Amidst its deteriorating relations with Russia over the expulsion of diplomats and conducting joint missile strikes in Syria, the Donald Trump administration is considering the imposition of fresh economic sanctions against the Kremlin for supporting Syrian dictator Bashar al-Assad's alleged use of chemical weapons against his own countrymen.

US mulls over fresh sanctions against Russia for supporting Assad

The proposed sanctions came in the wake of the US-led airstrikes on Syria's chemical weapons facilities last Saturday, a week after Assad regime's alleged use of dangerous gas at Douma in Damascus suburbs to destroy the rebels' last bastion. Several people, including children, were killed in the attacks while many more were injured.

Trump called Assad "animal" and blasted Russia for supporting him. He said Assad and his allies would have to pay a "big price" for using chemical weapons and soon after, joint strikes were carried out by the US, UK and France.

The western powers called it a successful strike even though critics said the leaders of the three countries did it more to save themselves from the trouble in their respective domestic politics.

On Sunday, April 15, US Ambassador to the United Nations Nikki Haley told CBS in an interview that Russia of going "directly to any sort of companies" that dealt with equipment related to the Syrian president and use of chemical weapons.
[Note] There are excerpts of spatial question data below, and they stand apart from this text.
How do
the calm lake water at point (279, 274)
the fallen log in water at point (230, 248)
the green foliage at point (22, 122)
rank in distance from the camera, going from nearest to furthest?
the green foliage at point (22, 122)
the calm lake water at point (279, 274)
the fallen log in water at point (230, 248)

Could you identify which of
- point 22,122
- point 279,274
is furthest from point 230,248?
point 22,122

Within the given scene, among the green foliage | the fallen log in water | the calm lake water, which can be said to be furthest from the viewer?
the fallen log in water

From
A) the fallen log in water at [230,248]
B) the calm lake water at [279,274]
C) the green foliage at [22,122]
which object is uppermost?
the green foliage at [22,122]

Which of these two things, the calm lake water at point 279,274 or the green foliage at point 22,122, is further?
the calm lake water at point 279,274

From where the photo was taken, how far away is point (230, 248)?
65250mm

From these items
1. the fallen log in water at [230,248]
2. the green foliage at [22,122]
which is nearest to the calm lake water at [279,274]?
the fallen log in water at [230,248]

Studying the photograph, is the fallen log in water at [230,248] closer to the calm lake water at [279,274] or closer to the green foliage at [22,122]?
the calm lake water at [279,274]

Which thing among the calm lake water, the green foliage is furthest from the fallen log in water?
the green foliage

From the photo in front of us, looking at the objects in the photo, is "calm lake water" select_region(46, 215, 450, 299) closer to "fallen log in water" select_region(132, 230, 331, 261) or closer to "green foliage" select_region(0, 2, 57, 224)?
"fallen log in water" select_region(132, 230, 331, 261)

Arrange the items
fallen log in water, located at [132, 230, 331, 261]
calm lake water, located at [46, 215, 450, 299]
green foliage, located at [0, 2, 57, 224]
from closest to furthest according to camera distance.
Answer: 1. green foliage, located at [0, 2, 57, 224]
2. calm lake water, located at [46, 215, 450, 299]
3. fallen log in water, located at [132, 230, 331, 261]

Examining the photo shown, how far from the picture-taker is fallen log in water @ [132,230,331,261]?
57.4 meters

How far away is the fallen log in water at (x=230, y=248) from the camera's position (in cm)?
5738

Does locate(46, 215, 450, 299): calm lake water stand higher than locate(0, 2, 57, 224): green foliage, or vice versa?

She also backed the air strikes calling them a "strong message". Haley also said the US would never go for a one-to-one talk with Assad as it did not consider him worthy of that.
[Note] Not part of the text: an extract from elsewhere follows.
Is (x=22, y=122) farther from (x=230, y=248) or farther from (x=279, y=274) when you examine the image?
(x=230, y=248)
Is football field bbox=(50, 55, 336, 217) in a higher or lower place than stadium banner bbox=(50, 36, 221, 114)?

She said the international community would not allow chemical weapons to become a part of its daily life. She said Assad was making it a normal practice and Russia was busy covering it up. "All this has got to stop," Haley said in the interview.
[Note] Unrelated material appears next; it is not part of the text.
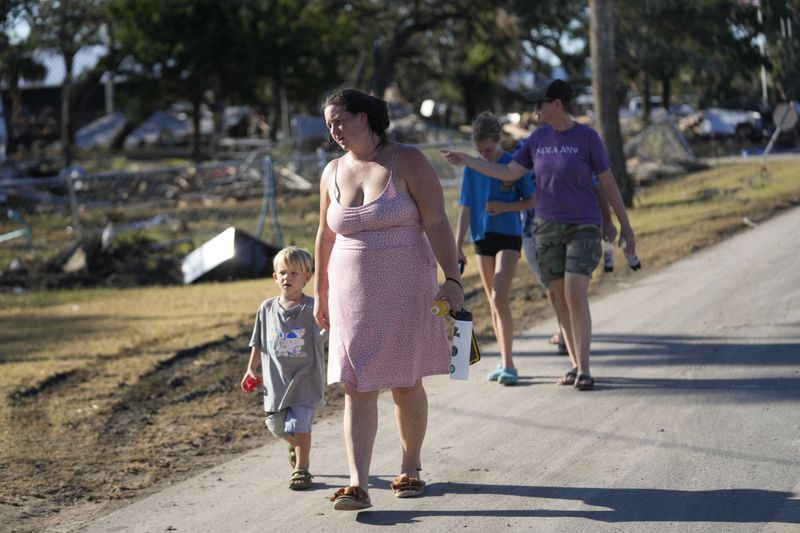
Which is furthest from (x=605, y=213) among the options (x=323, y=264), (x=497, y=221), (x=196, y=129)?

Third round of sanctions in four weeks

According to a New York Times report, if the fresh round of sanctions is imposed, it will be the third time the Trump administration would be doing so against Russia in last one month.

In March, Russian firms and individuals were targeted for allegedly interfering in the 2016 presidential election in the US and carrying on cyber attacks against the West.

It was followed by another round of sanctions whereby penalty was imposed against people close to Russian President Vladimir Putin. They included some of Russia's richest men and top government personnel.